Dans les échanges lors de cette assemblée de printemps, les évêques ont à nouveau parlé de lutte contre la pédophilie. « Le sujet est un peu récurrent, mais il faut tenir compte de l’actualité, de ce qui peut être donné comme conseil. Beaucoup de choses ont été vécues dans les années précédentes en terme de reconnaissance, d’insuffisance dans la prise en charge des victimes et aussi des coupables d’actes de pédophilie. Certains aspects un peu caricaturaux accusent beaucoup l’Eglise qui peut se laisser accuser à raison, mais il ne faut pas tomber dans des clichés. Il est fondamental de continuer cette lutte. Les évêques doivent garder en tête ce message : trouvons les moyens, reconnaissons la souffrance des victimes, reconnaissons que ce sujet est délicat. Nous ne pouvons pas le traiter comme il y a 30 ans, il y avait un autre contexte au niveau de la société, de la culture, pas seulement au niveau de l’Eglise. Nous évoluons donc aussi pour la prise en charge de ce grand problème qui fait souffrir beaucoup de monde et qui entame l’image que l’Eglise peut donner d’elle-même. »
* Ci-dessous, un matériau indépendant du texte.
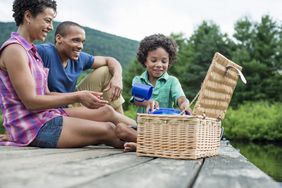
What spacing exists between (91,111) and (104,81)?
1.64 ft

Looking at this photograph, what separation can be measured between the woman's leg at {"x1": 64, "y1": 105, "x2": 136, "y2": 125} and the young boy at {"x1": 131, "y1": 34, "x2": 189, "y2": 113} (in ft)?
0.92

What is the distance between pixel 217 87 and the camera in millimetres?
2895

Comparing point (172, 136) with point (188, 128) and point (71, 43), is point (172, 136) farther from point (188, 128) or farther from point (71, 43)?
point (71, 43)

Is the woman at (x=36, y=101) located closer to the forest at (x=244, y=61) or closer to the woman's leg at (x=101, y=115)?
the woman's leg at (x=101, y=115)

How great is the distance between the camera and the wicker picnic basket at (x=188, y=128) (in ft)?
8.64

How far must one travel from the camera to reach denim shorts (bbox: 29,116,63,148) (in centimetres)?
304

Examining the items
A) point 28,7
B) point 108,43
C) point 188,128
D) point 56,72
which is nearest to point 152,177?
point 188,128

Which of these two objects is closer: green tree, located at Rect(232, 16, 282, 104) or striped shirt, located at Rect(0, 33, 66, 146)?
striped shirt, located at Rect(0, 33, 66, 146)

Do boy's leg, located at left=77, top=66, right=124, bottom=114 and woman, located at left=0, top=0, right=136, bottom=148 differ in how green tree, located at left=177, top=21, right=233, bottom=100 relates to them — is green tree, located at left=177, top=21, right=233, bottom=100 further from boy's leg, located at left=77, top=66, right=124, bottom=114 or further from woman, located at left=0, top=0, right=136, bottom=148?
woman, located at left=0, top=0, right=136, bottom=148

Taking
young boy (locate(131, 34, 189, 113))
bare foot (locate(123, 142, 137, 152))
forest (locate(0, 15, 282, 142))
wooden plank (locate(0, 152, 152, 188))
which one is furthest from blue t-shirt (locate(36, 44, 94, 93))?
forest (locate(0, 15, 282, 142))

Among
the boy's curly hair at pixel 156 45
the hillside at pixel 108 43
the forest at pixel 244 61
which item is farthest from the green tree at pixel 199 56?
the boy's curly hair at pixel 156 45

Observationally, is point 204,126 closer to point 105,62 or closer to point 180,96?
point 180,96

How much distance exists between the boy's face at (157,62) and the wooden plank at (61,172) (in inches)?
62.9

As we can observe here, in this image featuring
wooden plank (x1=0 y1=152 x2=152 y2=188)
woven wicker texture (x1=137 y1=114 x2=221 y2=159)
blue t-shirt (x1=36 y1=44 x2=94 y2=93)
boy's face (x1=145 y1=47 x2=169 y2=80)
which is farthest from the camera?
boy's face (x1=145 y1=47 x2=169 y2=80)
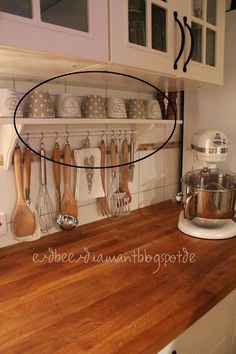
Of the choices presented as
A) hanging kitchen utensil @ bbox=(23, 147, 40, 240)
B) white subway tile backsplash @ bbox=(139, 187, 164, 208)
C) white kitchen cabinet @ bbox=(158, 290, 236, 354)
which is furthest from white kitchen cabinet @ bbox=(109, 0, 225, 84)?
white kitchen cabinet @ bbox=(158, 290, 236, 354)

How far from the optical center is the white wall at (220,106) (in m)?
1.30

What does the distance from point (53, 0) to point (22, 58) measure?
16 cm

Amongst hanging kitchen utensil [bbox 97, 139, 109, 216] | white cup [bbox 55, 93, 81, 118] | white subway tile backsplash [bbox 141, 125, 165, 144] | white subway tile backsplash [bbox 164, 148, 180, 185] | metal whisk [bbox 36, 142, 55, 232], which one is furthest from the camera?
white subway tile backsplash [bbox 164, 148, 180, 185]

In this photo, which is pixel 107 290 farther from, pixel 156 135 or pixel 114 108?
pixel 156 135

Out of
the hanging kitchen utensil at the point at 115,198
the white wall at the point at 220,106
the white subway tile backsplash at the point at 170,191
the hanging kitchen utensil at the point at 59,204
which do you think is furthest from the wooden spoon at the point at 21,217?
the white wall at the point at 220,106

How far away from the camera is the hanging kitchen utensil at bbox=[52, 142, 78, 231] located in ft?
3.55

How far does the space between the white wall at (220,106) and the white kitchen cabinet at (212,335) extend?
0.69 metres

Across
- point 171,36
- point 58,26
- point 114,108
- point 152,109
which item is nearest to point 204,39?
point 171,36

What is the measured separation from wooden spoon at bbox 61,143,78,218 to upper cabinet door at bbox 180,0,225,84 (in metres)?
0.53

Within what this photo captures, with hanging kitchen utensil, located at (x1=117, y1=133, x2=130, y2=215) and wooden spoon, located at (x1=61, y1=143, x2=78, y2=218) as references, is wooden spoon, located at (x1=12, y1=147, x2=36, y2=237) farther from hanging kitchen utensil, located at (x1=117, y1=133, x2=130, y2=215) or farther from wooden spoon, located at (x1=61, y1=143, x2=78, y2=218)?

Autre sujet de réflexion pour les évêques lors de leur assemblée de printemps : la question des migrants. « Nous avons eu de très bonnes interventions du service des migrants de la Conférence des évêques de France, autour de chiffres un peu objectifs sur la réalité des migrations aujourd’hui. Ces phénomènes ont toujours existé. Les chiffres actuels sont minimes par rapport à d’autres périodes de l’histoire. Mais comment relevons-nous le défi ? Je pense que ce sujet ne doit pas être clivant au cœur même de l’Eglise. Au contraire, il faut que nous nous rassemblions pour trouver un chemin commun de combat d’une certaine manière parce que l’hospitalité représente un sujet hautement biblique. Il nécessite beaucoup d’énergie et une réflexion profonde en terme de générosité et de justice », souligne Mgr Gosselin.

« Le droit des populations de rester dans leur pays »

« L’Eglise prend déjà une part importante dans l’accueil des personnes réfugiées. En terme sémantique, on distingue un migrant d’un réfugié, d’un réfugié politique. Certains choisissent de quitter leur pays parce qu’ils ont envie d’aller travailler ailleurs. Mais bien sûr, nous avons un regard tout à fait particulier et plein de miséricorde pour ceux qui sont obligés de fuir. Nous avons aussi réfléchi sur ce droit des populations de rester dans le pays dans lequel elles vivent. Souvent, ce n’est pas un droit qui est défendu. Il faut aussi qu’il y ait certaines conditions pour permettre aux personnes de rester. Le sujet est important. La Charente n’est pas la plus exposée. Les départements et diocèses frontaliers le sont davantage, il n’empêche que beaucoup d’associations permettent cet accueil de familles et de personnes de manière générale. Au niveau du diocèse, il ne faut pas simplement réfléchir mais aussi une foi qui agisse ».
Les jeunes et adultes confirmés le 7 mai dernier à Barbezieux étaient invités à se retrouver pour la Fête des Rameaux. Ils devaient partager la messe avec la communauté paroissiale avant un temps de rencontre. « C’est une occasion de faire mémoire : il y a un an se vivait Festi’Jeunes. On en a beaucoup parlé et c’est important de pouvoir, à distance, se dire que ce rassemblement était un temps très béni, d’unité diocésaine. Pour Festi’Jeunes, nous avions une volonté de célébrer ensemble avec une messe au cours de laquelle 170 jeunes et adultes ont reçu la confirmation. Nous avons pensé qu’il était peut-être intéressant d’entendre ces confirmés. Nous allons pouvoir parler des suites de la confirmation. Que change ce sacrement ? Et comment le vivent-ils ? Il paraît intéressant de les entendre », conclut l’évêque.